Young woman working at coffee shop
••• sturti/E+/Getty Images

Graduating from college is a huge accomplishment, but it can be a bit scary, especially if you do not have a job lined up as soon as you graduate from college. It can be even scarier if you graduate in the red. It is tough because if your parents have been helping you cover your expenses, they may not be willing to continue to fork money out each month.

You may find yourself responsible for all of your expenses and any student loans you took out while you were in school. It takes college graduates an average of about six months depending on their field and the current economic conditions, so how do you survive until you do find that job or have to choose between offers.

Create a Budget

You need to create a working budget for you to follow until you land your job. This budget will need to cover your daily expenses from your phone to your car payment to your rent, utilities, and food. Make sure that you have access to the Internet and your phone so you can make contacts while you look for a job. Purchase nice clothes to interview in. A good suit will go a long way in making the best impression on those you are interviewing with. Ask your parents how much help they are willing to give you while you look for a job.

They may be willing to cover your phone bill and car insurance until you land the position. It's important to have a guide to help you with your finances once you graduate.

  • Check that your student loans have the six-month grace period so that you do not need to make payments while looking for work.
  • Update all of your creditors when you move to prevent issues that may affect your credit score in the future.
  • Sticking to your budget can prevent you from running up additional debt. 

Keep Working

If you were working while you were in college, it is a good idea to hang onto that part-time job until you find a new one. You can stretch the money you are making out to help you cover your basic expenses. The time you would have spent studying for school should be spent looking for a job. It is always easier to find a job if you already have one. If you were not working while in school, you may consider applying for part-time or seasonal work while you are looking for the right job. You may not want to take on full-time hours because you should focus primarily on your job search, but you should work on having a source of income while you are looking.

  • You may consider an internship if you need to build job experience.
  • You may end up juggling more than one part-time while you are looking for work, but remember that interviews should take priority over your job.
  • Consider looking for work that pays more per hour through tips or specialized skills to free up more time to look for work. 

Widen Your Search

You can widen your job search if you are having a difficult time finding a job. Some people narrow their job search by looking in a specific city or state or for a specific type of position. Try widening the area that you are looking in to see if you can find an opportunity that works for you. Take advantage of any job fairs in your area. One of the areas you are narrowing down is going to be more important than the other for you, and you may try expanding just one area at first to see if you have better luck.

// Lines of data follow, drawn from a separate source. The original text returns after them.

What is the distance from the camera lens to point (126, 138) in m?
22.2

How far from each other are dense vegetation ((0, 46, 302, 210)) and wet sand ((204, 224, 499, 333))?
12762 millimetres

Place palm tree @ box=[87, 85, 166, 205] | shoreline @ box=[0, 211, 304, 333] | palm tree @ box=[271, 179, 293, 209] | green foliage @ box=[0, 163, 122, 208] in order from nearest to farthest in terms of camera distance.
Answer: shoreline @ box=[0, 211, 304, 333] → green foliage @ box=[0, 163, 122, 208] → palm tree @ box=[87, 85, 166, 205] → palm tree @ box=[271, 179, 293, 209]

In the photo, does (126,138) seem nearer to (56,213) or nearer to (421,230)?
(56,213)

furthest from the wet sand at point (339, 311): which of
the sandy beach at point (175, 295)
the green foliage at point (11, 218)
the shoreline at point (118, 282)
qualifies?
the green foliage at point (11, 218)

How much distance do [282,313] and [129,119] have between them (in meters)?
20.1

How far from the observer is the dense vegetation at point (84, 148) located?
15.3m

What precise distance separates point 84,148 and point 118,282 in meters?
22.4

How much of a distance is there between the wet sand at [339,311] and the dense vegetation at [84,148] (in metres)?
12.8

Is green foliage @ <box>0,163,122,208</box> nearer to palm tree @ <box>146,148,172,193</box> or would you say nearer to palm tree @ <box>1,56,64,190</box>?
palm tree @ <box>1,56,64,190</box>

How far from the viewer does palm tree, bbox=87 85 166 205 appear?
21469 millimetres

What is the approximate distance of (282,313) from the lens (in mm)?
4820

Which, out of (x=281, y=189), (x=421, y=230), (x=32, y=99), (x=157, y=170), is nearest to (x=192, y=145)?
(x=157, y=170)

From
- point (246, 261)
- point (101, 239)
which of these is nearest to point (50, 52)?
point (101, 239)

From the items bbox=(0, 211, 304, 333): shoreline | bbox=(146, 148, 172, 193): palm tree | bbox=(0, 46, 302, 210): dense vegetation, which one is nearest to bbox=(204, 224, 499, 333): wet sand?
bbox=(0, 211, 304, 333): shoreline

For example, if you want to live in a specific area of the country, you may need to look at jobs that are related to your degree, and not just the dream job that you want. If you really want to work in a specific job type, you may need to look at more locations to see if you can find a good job match. Be sure you are taking advantages of the job search resources offered by your college.

  • Use your contacts through school, and your parents' and friends' contacts to look for a job.
  • Look in both urban and rural areas for a job in your field. 

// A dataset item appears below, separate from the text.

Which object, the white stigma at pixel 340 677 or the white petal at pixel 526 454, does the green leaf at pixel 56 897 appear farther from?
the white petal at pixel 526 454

Moving in With Your Parents

Unfortunately, there has been a trend of college graduates moving back in with their parents because they are having a difficult time finding a job. This can be a frustrating experience for everyone involved. If you are considering moving back in, you should set up clear guidelines with a specific goal of moving out. Make sure you are applying to work every day and that you help around the house while you are home. You do not want to get sucked back into the old roles you played when you are about to become fully financially independent of your parents.

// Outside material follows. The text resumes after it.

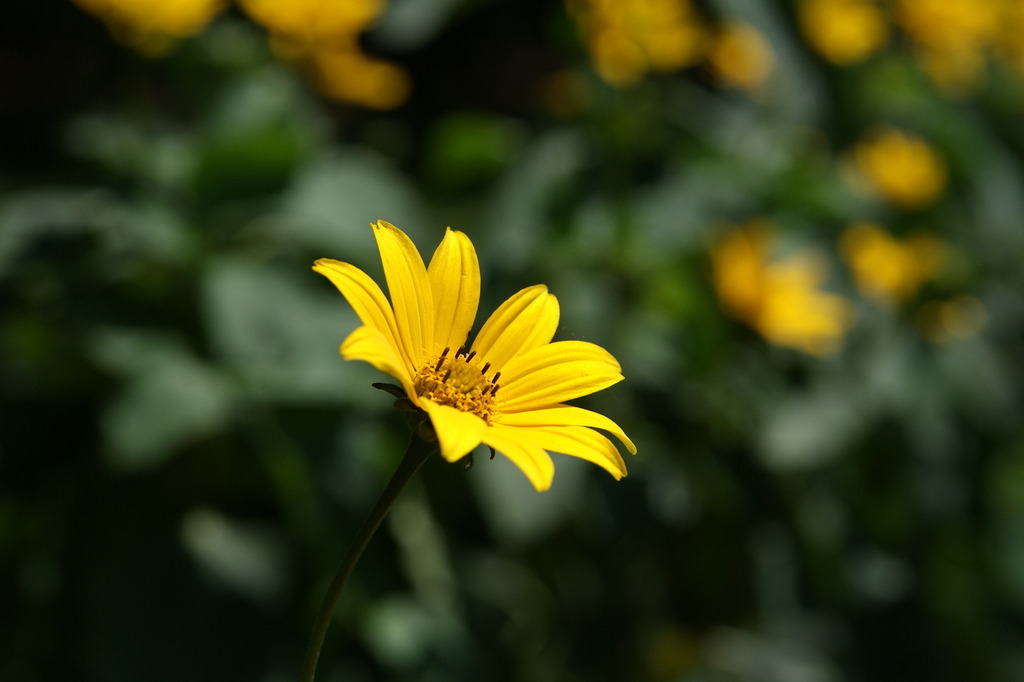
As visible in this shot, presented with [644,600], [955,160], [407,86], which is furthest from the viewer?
[407,86]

  • Go in with clear expectations for both you and your parents.
  • Make sure that you find ways to contribute to the household whether through chores, cooking or paying a small amount in rent.
  • Have a clear plan that will help you prepare to move out, and a timeline in place once you find a job. 

Wait Until You Find the Job

The best advice is to wait until you have found the job to make any major financial changes in your life. Do not move or sign a new lease until you have found a job. Do not purchase a new car or make other financial commitments until you have found a new job. Part of this is because you never know exactly where you are going to end up working or living.

The other part is that you do not want to take on more financial responsibility than you can handle. You will not know your annual salary until you have a job and so making financial commitments before you get it just does not make sense. Keep in mind that you will need to begin paying on your student loans six months after you graduate. Once you find that job, take the time to set up a budget and establish these financial habits to help you succeed.

  • Avoid using credit cards and running up a lot of debt while you are working.
  • Wait to purchase a new car or rent an apartment until you have landed a job. If you need to move for your job, you do not want to be trapped in a lease.
  • Buy your professional wardrobe once you have landed your job. The dress code can vary depending on where you land a job.
  • Be sure to create a financial plan for the first year after you graduate.